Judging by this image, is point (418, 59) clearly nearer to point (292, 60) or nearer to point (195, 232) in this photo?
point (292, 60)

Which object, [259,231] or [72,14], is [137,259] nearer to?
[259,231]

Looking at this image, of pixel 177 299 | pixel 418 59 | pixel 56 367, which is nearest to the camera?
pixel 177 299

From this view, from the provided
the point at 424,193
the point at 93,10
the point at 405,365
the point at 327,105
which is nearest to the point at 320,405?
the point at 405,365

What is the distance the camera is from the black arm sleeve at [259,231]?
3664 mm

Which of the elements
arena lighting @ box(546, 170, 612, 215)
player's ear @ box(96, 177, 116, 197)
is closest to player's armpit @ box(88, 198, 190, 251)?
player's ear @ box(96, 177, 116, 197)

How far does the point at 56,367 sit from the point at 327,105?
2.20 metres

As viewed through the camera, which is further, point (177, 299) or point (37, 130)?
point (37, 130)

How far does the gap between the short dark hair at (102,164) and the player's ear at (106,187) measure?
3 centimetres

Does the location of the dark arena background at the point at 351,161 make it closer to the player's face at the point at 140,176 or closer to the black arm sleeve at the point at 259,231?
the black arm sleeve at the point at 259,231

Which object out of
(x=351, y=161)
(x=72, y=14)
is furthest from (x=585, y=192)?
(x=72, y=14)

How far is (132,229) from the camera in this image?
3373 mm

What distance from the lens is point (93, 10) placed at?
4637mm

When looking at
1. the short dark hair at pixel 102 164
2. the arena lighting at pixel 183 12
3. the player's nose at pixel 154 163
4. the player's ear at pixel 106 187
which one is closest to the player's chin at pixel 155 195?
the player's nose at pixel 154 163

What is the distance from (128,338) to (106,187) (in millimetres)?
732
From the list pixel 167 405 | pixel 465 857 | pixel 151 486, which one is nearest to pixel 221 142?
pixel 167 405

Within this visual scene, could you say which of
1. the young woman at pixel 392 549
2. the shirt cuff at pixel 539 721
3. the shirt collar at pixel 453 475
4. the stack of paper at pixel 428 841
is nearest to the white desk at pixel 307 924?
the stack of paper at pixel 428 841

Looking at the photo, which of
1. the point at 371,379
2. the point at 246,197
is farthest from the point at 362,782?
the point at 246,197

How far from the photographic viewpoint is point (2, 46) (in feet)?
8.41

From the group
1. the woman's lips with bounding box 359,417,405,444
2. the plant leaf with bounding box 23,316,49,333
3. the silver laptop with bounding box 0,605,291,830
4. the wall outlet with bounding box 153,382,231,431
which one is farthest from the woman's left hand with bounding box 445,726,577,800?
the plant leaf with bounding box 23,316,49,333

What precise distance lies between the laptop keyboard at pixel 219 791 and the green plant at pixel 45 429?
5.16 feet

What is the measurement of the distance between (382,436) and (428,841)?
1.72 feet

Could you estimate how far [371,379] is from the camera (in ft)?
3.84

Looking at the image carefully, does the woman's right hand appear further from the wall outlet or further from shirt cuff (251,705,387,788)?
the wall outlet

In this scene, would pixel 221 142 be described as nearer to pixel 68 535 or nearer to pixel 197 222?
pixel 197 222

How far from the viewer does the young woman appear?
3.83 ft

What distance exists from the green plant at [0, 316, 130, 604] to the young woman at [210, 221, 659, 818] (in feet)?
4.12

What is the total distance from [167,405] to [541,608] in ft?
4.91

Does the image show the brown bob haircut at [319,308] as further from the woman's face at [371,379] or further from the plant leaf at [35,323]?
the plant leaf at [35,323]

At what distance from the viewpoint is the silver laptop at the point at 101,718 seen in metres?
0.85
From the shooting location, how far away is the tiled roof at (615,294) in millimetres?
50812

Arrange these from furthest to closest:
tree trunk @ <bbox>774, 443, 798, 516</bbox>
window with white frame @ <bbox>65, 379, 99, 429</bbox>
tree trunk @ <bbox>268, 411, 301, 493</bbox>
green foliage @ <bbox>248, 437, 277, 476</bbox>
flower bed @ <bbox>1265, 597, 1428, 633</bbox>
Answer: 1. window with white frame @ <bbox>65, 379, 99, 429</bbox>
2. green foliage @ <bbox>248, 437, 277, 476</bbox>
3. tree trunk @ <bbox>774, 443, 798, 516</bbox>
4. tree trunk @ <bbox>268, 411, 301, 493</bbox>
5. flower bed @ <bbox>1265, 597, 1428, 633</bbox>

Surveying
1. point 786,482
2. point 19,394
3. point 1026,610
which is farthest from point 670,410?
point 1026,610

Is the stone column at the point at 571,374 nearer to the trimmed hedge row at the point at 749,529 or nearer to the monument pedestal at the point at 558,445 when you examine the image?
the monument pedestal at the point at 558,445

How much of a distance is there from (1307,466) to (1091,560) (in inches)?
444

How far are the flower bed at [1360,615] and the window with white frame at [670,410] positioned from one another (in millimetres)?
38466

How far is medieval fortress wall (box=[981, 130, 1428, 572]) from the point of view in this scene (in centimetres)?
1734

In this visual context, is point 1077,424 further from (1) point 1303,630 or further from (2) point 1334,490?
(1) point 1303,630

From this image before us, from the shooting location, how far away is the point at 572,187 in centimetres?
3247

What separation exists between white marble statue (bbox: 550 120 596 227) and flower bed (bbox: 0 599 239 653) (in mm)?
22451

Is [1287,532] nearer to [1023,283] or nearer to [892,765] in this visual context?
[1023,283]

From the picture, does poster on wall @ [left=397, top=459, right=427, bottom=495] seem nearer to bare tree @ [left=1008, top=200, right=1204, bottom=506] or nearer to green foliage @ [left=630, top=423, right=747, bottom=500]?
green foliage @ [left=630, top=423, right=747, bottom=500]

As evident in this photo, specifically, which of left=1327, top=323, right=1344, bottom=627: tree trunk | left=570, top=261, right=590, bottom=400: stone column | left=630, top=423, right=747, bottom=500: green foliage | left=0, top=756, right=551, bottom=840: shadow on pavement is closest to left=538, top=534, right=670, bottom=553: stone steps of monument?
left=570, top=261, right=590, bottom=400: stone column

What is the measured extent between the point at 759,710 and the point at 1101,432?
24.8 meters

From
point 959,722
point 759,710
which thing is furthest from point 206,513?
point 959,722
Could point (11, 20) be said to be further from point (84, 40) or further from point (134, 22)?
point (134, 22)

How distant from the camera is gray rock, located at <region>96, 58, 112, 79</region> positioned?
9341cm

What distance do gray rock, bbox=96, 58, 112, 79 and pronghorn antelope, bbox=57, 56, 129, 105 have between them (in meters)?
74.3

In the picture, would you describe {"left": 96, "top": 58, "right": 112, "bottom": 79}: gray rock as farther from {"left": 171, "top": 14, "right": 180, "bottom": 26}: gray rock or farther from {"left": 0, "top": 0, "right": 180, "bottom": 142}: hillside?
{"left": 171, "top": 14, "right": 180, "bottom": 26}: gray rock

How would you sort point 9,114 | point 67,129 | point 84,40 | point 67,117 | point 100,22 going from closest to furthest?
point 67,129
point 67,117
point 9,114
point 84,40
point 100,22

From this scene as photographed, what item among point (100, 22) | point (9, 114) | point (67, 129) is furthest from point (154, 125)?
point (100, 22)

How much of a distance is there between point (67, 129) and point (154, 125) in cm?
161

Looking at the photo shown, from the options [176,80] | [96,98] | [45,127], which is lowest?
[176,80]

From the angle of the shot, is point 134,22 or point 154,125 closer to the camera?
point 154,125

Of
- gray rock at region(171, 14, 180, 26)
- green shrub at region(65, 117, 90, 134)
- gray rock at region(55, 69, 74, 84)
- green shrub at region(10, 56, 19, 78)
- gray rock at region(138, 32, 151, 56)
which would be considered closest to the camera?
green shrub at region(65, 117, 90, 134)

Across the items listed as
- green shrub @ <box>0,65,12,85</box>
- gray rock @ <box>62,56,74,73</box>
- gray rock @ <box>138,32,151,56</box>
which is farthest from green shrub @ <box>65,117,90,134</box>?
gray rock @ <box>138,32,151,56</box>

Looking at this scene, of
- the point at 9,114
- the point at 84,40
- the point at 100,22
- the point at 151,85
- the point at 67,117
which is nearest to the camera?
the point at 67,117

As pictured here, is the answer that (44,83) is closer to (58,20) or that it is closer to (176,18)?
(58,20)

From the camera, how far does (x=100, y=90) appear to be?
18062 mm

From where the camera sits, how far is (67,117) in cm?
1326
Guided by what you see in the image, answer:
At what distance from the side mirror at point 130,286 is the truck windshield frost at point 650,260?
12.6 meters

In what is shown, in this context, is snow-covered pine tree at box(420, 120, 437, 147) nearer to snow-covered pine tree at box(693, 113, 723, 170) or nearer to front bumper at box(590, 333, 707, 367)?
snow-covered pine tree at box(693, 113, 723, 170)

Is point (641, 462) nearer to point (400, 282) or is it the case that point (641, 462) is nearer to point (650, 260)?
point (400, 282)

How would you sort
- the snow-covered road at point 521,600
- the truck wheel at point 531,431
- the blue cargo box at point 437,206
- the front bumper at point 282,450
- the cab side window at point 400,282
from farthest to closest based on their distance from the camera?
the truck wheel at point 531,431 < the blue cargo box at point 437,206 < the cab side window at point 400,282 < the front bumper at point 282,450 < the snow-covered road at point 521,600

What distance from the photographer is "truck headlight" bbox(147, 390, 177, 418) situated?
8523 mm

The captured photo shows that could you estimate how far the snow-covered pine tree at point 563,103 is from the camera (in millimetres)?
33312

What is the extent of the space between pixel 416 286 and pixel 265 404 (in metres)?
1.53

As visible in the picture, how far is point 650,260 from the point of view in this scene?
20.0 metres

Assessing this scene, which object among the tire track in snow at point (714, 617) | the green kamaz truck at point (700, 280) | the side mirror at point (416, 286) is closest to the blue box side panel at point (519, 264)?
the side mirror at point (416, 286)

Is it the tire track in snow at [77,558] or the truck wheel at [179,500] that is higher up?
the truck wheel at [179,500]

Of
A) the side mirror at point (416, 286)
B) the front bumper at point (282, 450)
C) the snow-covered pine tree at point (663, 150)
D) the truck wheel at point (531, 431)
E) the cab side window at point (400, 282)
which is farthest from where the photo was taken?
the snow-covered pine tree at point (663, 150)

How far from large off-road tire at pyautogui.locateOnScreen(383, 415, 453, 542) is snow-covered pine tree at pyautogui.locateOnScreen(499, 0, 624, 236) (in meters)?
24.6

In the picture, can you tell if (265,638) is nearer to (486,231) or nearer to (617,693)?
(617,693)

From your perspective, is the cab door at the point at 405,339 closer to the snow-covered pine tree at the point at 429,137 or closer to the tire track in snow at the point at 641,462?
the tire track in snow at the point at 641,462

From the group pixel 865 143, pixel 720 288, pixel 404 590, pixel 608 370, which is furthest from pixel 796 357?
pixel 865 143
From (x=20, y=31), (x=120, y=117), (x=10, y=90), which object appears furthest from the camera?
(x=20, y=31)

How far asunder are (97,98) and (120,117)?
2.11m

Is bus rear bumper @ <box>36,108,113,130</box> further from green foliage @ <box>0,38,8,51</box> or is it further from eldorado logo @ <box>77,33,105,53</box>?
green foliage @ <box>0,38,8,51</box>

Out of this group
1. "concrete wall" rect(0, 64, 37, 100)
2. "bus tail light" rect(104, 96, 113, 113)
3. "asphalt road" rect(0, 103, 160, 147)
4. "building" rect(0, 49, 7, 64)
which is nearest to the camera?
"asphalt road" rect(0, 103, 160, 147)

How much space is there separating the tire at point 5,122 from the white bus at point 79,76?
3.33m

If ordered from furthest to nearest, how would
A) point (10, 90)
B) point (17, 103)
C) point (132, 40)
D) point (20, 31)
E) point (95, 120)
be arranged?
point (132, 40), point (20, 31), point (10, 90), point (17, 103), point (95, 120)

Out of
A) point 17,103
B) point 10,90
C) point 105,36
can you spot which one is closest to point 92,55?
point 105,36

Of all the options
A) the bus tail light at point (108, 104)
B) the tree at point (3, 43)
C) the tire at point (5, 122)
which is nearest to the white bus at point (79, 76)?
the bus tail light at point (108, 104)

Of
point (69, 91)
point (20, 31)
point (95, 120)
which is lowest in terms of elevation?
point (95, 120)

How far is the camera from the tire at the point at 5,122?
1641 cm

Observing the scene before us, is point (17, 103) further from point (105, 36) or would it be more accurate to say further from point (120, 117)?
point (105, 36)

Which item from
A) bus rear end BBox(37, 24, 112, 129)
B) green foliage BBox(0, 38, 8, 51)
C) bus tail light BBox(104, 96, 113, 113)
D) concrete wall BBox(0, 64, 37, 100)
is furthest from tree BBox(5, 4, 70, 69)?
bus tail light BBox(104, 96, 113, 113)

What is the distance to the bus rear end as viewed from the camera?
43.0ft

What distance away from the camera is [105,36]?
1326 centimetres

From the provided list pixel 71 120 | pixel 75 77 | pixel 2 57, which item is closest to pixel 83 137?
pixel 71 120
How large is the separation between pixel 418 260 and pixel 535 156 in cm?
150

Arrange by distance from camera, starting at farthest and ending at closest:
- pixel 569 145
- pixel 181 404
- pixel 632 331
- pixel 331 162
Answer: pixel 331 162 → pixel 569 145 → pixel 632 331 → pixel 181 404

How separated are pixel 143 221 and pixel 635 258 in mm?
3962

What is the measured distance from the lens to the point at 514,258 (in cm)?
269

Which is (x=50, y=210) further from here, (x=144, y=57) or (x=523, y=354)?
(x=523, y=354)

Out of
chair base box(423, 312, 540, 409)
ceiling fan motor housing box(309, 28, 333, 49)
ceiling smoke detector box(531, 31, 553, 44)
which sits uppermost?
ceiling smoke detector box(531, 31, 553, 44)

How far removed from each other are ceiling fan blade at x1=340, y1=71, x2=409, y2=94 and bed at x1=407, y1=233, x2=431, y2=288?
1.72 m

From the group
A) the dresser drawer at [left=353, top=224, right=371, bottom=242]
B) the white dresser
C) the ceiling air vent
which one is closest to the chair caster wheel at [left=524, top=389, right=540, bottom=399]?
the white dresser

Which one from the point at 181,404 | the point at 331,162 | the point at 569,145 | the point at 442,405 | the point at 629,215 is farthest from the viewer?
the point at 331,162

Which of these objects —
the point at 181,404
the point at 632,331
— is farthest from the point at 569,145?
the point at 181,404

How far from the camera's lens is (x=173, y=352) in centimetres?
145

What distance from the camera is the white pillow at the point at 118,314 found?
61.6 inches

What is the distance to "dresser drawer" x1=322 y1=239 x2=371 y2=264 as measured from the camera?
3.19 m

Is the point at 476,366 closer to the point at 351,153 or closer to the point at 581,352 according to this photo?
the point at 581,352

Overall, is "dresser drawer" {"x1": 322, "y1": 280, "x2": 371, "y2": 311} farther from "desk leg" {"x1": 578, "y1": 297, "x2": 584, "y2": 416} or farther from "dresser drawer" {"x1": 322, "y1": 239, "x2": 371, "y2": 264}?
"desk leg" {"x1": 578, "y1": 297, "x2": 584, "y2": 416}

────────────────────────────────────────

Each line from the one containing "How far removed" to the end of the listing above should be copied exactly, and nothing else.

How far removed from each other are ceiling fan blade at x1=340, y1=71, x2=409, y2=94 and bed at x1=407, y1=233, x2=431, y2=288?
1.72 m

From the group
A) the dresser drawer at [left=353, top=224, right=371, bottom=242]
B) the white dresser
C) the ceiling air vent
which one is closest to the chair caster wheel at [left=524, top=389, right=540, bottom=399]?
the white dresser

Which one from the point at 181,404 | the point at 331,162 | the point at 569,145 | the point at 442,405 | the point at 629,215 is farthest from the viewer?
the point at 331,162

Which of these objects —
the point at 181,404
the point at 632,331
— is farthest from the point at 569,145?
the point at 181,404

How far from the camera's lens is (x=173, y=352) in centimetres?
145

What distance from the camera is the white pillow at the point at 118,314 found?
61.6 inches

What is the distance to "dresser drawer" x1=322 y1=239 x2=371 y2=264 as measured from the camera?
3.19 m

Is the point at 476,366 closer to the point at 351,153 or closer to the point at 581,352 according to this photo?
the point at 581,352

Overall, is "dresser drawer" {"x1": 322, "y1": 280, "x2": 371, "y2": 311} farther from "desk leg" {"x1": 578, "y1": 297, "x2": 584, "y2": 416} or farther from "dresser drawer" {"x1": 322, "y1": 239, "x2": 371, "y2": 264}?
"desk leg" {"x1": 578, "y1": 297, "x2": 584, "y2": 416}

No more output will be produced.